#### [REQUEST]
Format the lines of the records from the one containing "this 640×480 image." down through the one containing "damaged front bumper [450, 258, 632, 408]" as a Markdown table, leaving out blank lines. Use two columns: Row, holding a running row number, and Line, holding each line.

#### [DATA SHOWN]
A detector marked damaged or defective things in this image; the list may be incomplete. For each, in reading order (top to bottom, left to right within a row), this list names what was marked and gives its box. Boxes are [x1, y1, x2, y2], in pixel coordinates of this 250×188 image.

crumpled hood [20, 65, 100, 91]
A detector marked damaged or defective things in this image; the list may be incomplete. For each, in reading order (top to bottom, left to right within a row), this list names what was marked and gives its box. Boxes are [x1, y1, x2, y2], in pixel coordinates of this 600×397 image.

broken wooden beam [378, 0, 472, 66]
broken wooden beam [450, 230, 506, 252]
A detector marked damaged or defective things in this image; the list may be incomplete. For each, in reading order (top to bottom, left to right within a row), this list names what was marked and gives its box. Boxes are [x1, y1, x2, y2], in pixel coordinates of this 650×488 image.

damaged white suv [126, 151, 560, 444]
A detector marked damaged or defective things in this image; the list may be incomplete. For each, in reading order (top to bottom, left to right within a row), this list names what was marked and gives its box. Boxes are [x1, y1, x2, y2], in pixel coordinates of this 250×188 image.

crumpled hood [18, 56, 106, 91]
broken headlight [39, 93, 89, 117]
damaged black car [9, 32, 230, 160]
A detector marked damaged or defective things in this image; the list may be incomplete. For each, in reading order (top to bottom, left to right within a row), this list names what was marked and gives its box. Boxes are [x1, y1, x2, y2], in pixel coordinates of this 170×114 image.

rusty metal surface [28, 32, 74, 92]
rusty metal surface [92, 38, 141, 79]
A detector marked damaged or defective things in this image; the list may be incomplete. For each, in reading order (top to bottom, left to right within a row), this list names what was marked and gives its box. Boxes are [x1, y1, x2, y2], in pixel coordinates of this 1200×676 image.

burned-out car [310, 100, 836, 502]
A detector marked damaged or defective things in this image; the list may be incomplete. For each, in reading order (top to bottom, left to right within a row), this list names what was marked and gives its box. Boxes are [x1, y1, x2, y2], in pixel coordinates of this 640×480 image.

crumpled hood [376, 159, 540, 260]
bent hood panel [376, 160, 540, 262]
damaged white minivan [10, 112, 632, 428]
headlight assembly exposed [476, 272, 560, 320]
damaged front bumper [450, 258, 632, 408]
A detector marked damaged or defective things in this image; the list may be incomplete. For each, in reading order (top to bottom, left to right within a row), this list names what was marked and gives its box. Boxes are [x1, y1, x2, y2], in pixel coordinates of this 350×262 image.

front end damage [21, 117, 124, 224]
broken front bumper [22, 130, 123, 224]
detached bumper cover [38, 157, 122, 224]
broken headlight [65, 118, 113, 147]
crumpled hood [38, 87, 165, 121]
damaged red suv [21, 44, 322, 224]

--

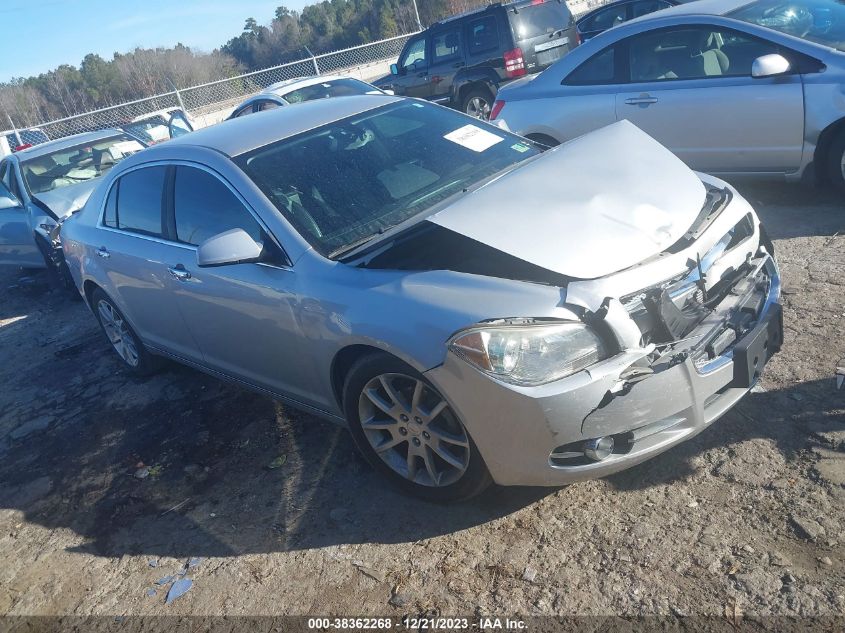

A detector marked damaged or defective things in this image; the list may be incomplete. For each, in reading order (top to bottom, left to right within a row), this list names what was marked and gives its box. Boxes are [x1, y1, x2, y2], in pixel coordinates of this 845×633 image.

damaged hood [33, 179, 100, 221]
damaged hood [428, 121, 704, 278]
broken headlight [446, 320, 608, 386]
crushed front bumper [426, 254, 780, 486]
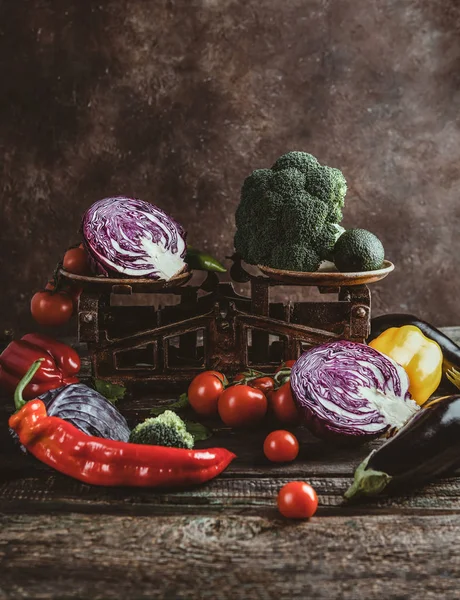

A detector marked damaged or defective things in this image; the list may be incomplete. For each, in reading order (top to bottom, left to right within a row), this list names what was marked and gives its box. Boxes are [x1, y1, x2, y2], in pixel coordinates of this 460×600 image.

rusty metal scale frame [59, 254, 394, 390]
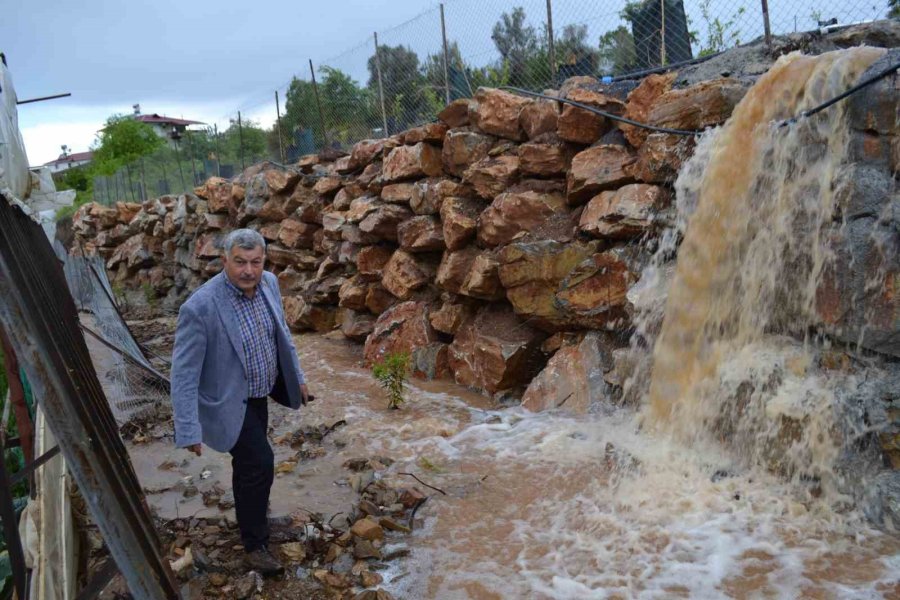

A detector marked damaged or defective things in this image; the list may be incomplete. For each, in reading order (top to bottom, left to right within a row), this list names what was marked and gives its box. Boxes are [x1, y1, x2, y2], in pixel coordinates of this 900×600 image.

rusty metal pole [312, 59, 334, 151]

#### [CORRECT RESULT]
| Row | Line |
|---|---|
| 1 | A detector marked damaged or defective things in this image; the list may be incomplete. For each, in reading order (top to bottom, left to right within a row), this list names what was marked and gives its box. Boxes are [x1, y1, x2, y2], in pixel coordinates of this 640×480 image. |
| 2 | crumpled hood [376, 159, 540, 260] |
| 3 | bent hood panel [376, 160, 540, 262] |
| 4 | damaged white minivan [10, 112, 632, 428] |
| 5 | headlight assembly exposed [476, 272, 560, 320] |
| 6 | damaged front bumper [450, 258, 632, 408] |